Aliciadas no Nordeste e levadas a Uberlândia (MG), vítimas tiveram carteiras de trabalho retidas e sofriam constantes ameaças e agressões dos seus superiores, que portavam armas
Por Stefano Wroblesk
Auditores fiscais do Ministério do Trabalho e Emprego (MTE), procuradores do Ministério Público do Trabalho (MPT) e agentes da Polícia Militar de Minas Gerais (PM) libertaram 21 trabalhadores da obra de construção de uma fábrica da produtora de bebidas Ambev em Uberlândia, município do sudoeste mineiro. A operação aconteceu na madrugada de 18 de outubro. Uma pessoa foi detida.
A fiscalização foi feita no alojamento onde os 21 pedreiros e serventes dormiam.

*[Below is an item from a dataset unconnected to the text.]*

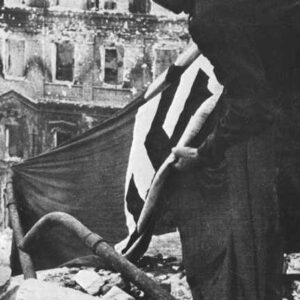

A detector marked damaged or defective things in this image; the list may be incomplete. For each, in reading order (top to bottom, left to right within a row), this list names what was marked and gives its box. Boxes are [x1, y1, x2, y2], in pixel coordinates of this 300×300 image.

Na mesma casa também estavam alojados dois superiores dos trabalhadores. Um deles chegou a ser preso pela PM por porte ilegal de armas, mas foi liberado depois de pagar fiança. De acordo com as vítimas, o homem detido e outro encarregado da obra os ameaçavam constantemente. O primeiro mantinha um revólver o tempo todo preso à sua cintura e o segundo usava uma faca para assustar os trabalhadores. Eles chegaram a agredir as vítimas com socos.
Os trabalhadores foram aliciados por um funcionário da RRA, empresa terceirizada pela Marco Projetos e Construções, responsável pela obra. Eles vieram do Piauí, de Pernambuco e da Bahia há pouco mais de um mês, mas não tinham recebido nenhum salário. Segundo o procurador do trabalho Paulo Gonçalves Veloso, que acompanhou o resgate, havia restrição à “manifestação de vontade” dos trabalhadores. “Eles ficavam com receio de cobrar salário porque eram agredidos”, disse. Além de não receberem salário, as vítimas tiveram retidas suas carteiras de trabalho pela empresa.
Os auditores fiscais do trabalho que participaram do resgate constataram que o alojamento estava em condições degradantes. Apontaram as péssimas condições de higiene e limpeza e falta de água potável. Além disso, a casa estava superlotada e algumas das vítimas tinham de dormir na cozinha, por falta de espaço.
Excesso de jornadaSegundo Amador Dias da Silva, um dos auditores que fez o resgate, os trabalhadores também alegaram excesso de jornada. Somente um deles tinha comprovante de ponto, que marcava uma jornada de mais de 13 horas diárias, das 7h30 às 21 horas. Diversos outros funcionários reportaram situação semelhante aos auditores, mas a denúncia não pôde ser comprovada porque a ação aconteceu somente no alojamento, que ficava fora da área da obra.
Como a terceirização ocorreu na atividade-fim da construtora e devido às condições degradantes do alojamento, os procuradores do MPT consideraram que a contratação dos trabalhadores pela RRA foi ilícita com base na súmula nº 331 do Tribunal Superior do Trabalho (TST). Por isso, o MPT propôs à Marco Projetos e Construções a assinatura de um Termo de Ajuste de Conduta (TAC), mas a empresa se recusou. A RRA assumiu a responsabilidade pela situação dos trabalhadores, mas pagou as verbas rescisórias de “maneira irregular”, de acordo com o procurador do trabalho.
Em nota, a Ambev declarou que deve acionar judicialmente a Marco “por descumprimento das obrigações assumidas em contrato, especialmente aquelas relativas às condições de trabalho de seus empregados”. Já a construtora afirmou, também em nota, que a empresa ou seus representantes não tiveram qualquer participação no incidente.
Em seu site, a Ambev diz ser a maior indústria de bebidas do mundo. No Brasil, é dona de marcas como Brahma, Antarctica e Skol, entre outras, responsáveis, juntas, por 70% do mercado de cervejas. Quando pronta, a fábrica de Uberlândia será a quarta da empresa em Minas Gerais.